TEXTE RETENU —

Pour ce qui est de l’attitude critique et provocatrice de son fondateur, elle était mise en évidence par le fait qu’il donna le nom de Vollard à sa troupe de théâtre. Ambroise Vollard , né à la Réunion, fut un marchand de tableaux jouissant d’une excellente réputation parmi les artistes de toute l’Europe et au-delà. Ce qui attirait l’attention de Genvrin fut sans doute la proximité entre A. Vollard et Alfred Jarry, le créateur du d’Ubu, pièce qui se distingua dans le théâtre français en tant que parodie de Macbeth de Shakespeare, tandis qu’Ambroise Vollard reprenait le personnage dans l’Almanach du XXè siècle puis dans des piécettes en 1914-1920 en se moquant des traditions de son pays d’origine. Genvrin reprit le personnage dans Votez Ubu Colonial pour exprimer son propre regard sur La Réunion et la politique insulaire.
Lors d’un séjour dans cette île, j’ai fait la connaissance de l’auteur qui m’a offert un grand nombre de ses livres alors que, en conflit avec les autorités, il était menacé de fermer son théâtre. Parmi eux, le fameux Votez Ubu Colonial en livre de poche (le Tome III, p. 8-133 analyse le livre en détail). L’ouvrage est intéressant puisqu’il résume les œuvres créées par la troupe jusqu’en 1994, date de la création de la pièce. Il reproduit également les dessins d’un artiste local, Serge Huo-Chao-Si, – dont le style rappelle celui de Pierre Bonnard – qui illustra l’édition des Ubu. Votez Ubu Colonial, de Genvrin, reproduisait aussi des partitions de musique de Jean-Luc Trulès, bien avant celles des opéras que lui même et son collègue compositeur allaient produire quelques années plus tard. La contribution de Trulès s’avérait majeure parce qu’ajoutant une grande variété de formes musicales dont les sources européennes et indo-océaniques correspondaient à la philosophie artistique de son ami Genvrin. Le résultat était une vision tout à fait unique et très différent de ce qui se produisait auparavant dans la région.

DONNÉES ENREGISTRÉES —
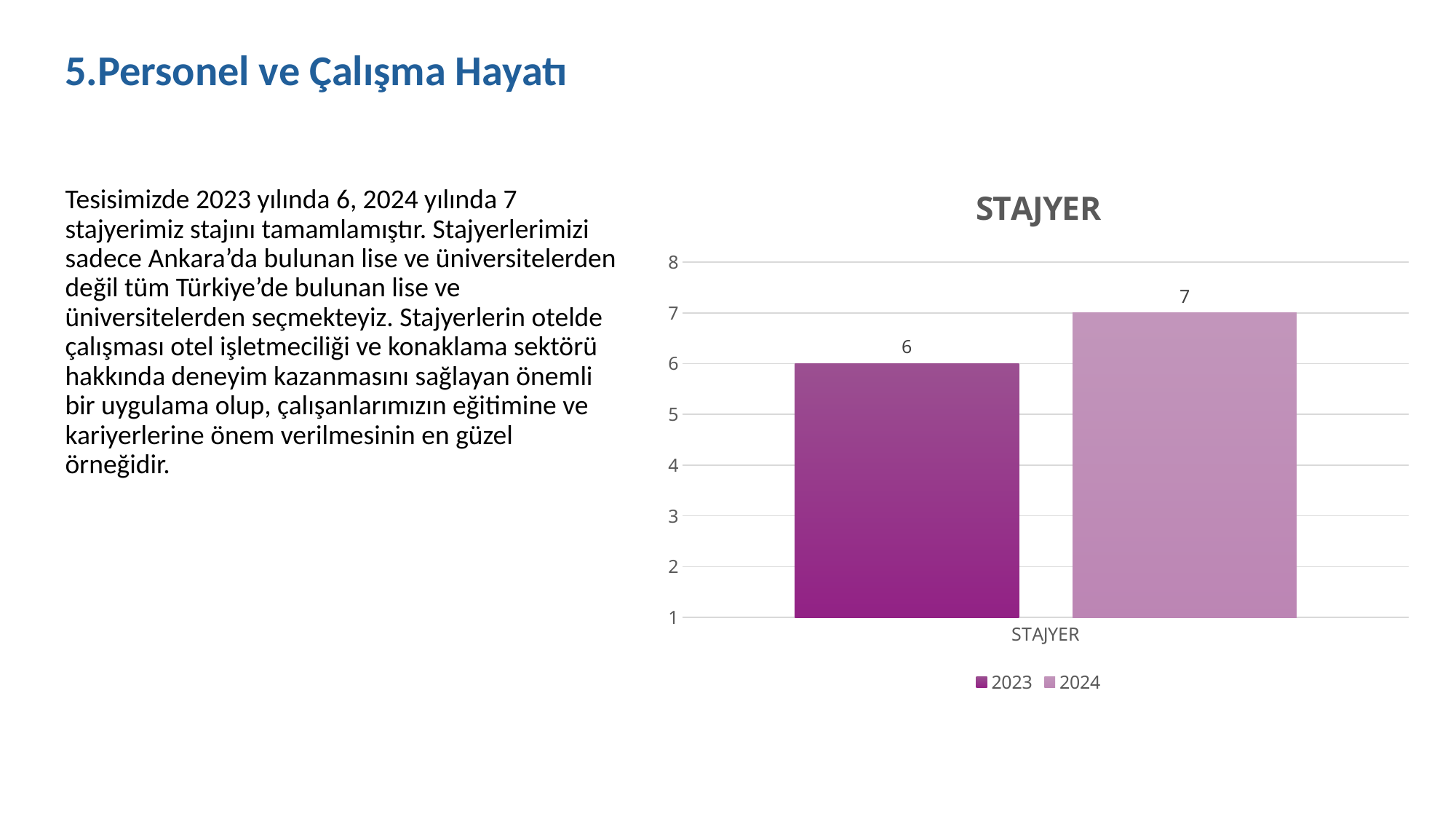
How many categories are shown on the x axis of the STAJYER chart? 1 What kind of chart is shown on the slide? Bar chart Is the value for 2024 in the STAJYER chart greater or less than 5? greater How many series does the legend of the STAJYER chart list? 2 Which series has the lowest value in the STAJYER chart? 2023 Which series has the higher value in the STAJYER chart, 2023 or 2024? 2024 What is the value for 2024 in the STAJYER chart? 7 What are the two series listed in the legend of the STAJYER chart? 2023 and 2024 What is the difference between the 2024 and 2023 values in the STAJYER chart? 1 What is the value for 2023 in the STAJYER chart? 6 What is the title of the chart on the slide? STAJYER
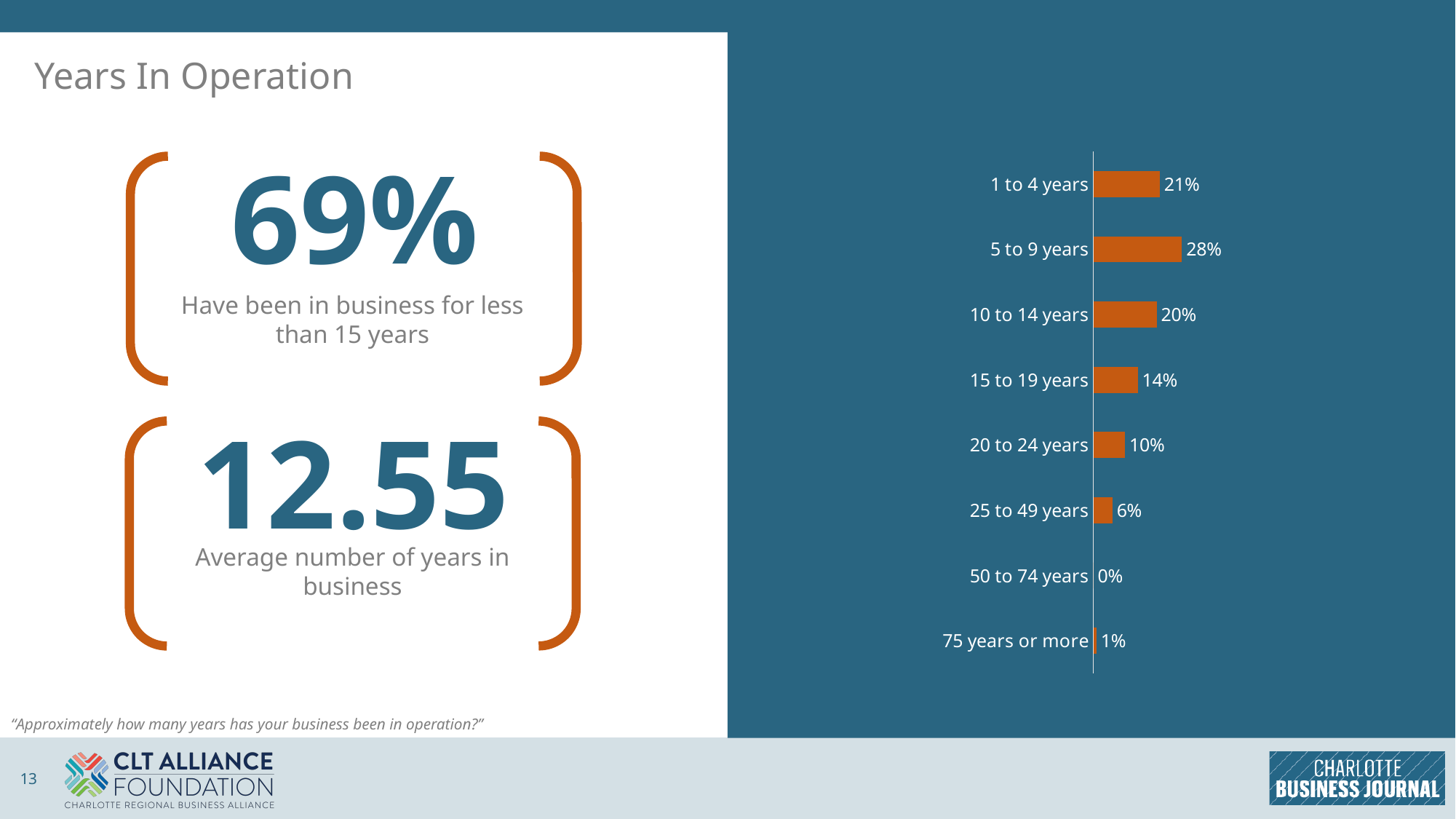
What kind of chart is shown on the slide? Bar chart What percentage of businesses have been in operation for 5 to 9 years? 28% What is the value shown for the 15 to 19 years category? 14% Which category has the highest percentage? 5 to 9 years How many categories are shown in the chart? 8 What is the difference between the 5 to 9 years and 25 to 49 years values? 22% Which is larger, the value for 20 to 24 years or the value for 25 to 49 years? 20 to 24 years What percentage is shown for 75 years or more? 1% What colour are the bars in the chart? Orange What is the difference between the percentages for 1 to 4 years and 10 to 14 years? 1% What is the combined percentage for the 1 to 4 years, 5 to 9 years and 10 to 14 years categories? 69% Which category has the lowest percentage? 50 to 74 years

EXERCICES PROPOSÉS —
1 - D'après le texte sur Genvrin et sa troupe Vollard, quel artiste local a illustré l'édition des Ubu ?
2 - Rédigez la suite du texte sur Genvrin et sa troupe Vollard, en partant de sa dernière phrase.
Ce matériau n'entre pas en compte ici.

CORRIGÉ —
1 - Serge Huo-Chao-Si.

2 -
Ambroise Vollard […] que Genvrin s’était permis de faire revivre à travers le personnage d’Ubu créé par Alfred Jarry […] est le dénominateur commun.[…] Jarry donna son nom à ce fantoche en le portant à la scène en 1896. Pour certains, il s’agit d’une image prophétiquement vraie , annonciatrice de futures monstres nés à partir de la guerre de 1914 (Votez Ubu Colonial, p.1)
Dans le même livre, Genvrin présente une préface rédigée par Agnés Antoir, historienne, professeure et présidente de l’Association Théâtre Vollard. Le texte saisit l’importance de la musique du compositeur Jean-Luc Trulès qui a magnifié les productions de la compagnie et séduit non seulement le public local mais aussi les habitants de Madagascar, de l’Ile Maurice, ou de la Métropole.
La préface et la postface étaient suivies d’un glossaire pour aider les lecteurs à comprendre des expressions créoles argotiques.
Voici une sélection:
Argent braguette = allocations familiale
Cafre = noir
Dodu = prison réunionnaise
Faire tantane = ne rien faire, fainéanter
Gros zozo = riche, puissant
La dit-la fait = commérage
Maîtresse poulet = métropole
Jamaïque = célèbre décharge public
Madame Gaspard = Madagascar
Sarda = libérateur d’esclaves
Zamal = marijuana
Zoreil = metropolitain
Cette préface résume les premières quinze années de la troupe et les moments les plus importants de son évolution. Elles sont suivies du texte intégral et d’autres tirés des œuvres d’Alfred Jarry dans une version publiée en 1962. Ainsi, les curieux peuvent faire la comparaison entre les deux textes : la version de Jarry dénonçant les exactions des dictateurs européens, et la version de Genvrin s’en prenant ironiquement aux groupes nationalistes et racistes opposés à la décolonisation. (les conflit entre l’OAS et les Algériens dans les années 1960 en lutte pour leur indépendance serait un rapprochement à la faire).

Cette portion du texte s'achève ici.